* **SELECTED EXTRACT**:
___

Get off my lawn! — Clint Eastwood

Last updated 2018 10 23

Get off my lawn! — Clint Eastwood

smh.com.au
Sidney Morning Herald, Australia

Go ahead, Grandpa, make my grey day

Miranda Devine
February 7, 2009

My GP says every second patient he sees is 90 and they all have the following ailments: “Every joint is gone; all have heart disease, insomnia, bladder problems, incontinence, cancer.” They are “wearing out”. A lot are on 20 different pills and no one really knows how they interact. Some patients shuffle into his office and say they are simply tired of living….(Full Story)


F4L: Miranda Devine’s review of the movie “Gran Torino” gives full credit to the feat by Clint Eastwood, who made the movie “Gran Torino” in 32 days and turned it in a #1 box office hit that is even now, after running almost two months, still in number three position.

It is hard to deny success like that, but success at the box office does not mean a tidal change in social attitudes towards the elderly.

___

* **ASSIGNMENT**: Please quote the Gran Torino piece word for word, starting with "My GP says every" and going on through "of living….(Full Story)".

___

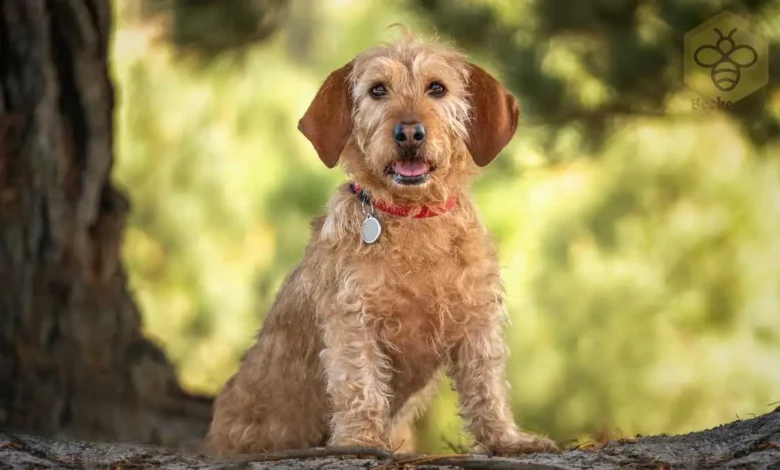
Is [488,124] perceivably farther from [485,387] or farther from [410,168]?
[485,387]

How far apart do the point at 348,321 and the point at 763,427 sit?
67.1 inches

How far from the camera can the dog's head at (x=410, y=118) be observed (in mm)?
4832

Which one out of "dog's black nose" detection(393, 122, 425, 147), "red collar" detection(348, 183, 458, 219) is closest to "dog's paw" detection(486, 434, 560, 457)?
"red collar" detection(348, 183, 458, 219)

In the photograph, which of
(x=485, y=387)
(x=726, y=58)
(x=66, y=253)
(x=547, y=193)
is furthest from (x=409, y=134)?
(x=547, y=193)

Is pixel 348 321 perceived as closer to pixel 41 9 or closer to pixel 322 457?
pixel 322 457

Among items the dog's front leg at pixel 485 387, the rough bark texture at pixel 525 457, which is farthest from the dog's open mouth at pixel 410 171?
the rough bark texture at pixel 525 457

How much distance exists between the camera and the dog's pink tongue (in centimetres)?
482

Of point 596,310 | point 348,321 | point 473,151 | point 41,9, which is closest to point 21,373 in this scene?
point 41,9

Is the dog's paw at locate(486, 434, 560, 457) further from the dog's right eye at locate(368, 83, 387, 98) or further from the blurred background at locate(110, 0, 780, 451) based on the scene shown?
the blurred background at locate(110, 0, 780, 451)

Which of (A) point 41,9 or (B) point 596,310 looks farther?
(B) point 596,310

___

* **WRITTEN SOLUTION**:
My GP says every second patient he sees is 90 and they all have the following ailments: “Every joint is gone; all have heart disease, insomnia, bladder problems, incontinence, cancer.” They are “wearing out”. A lot are on 20 different pills and no one really knows how they interact. Some patients shuffle into his office and say they are simply tired of living….(Full Story)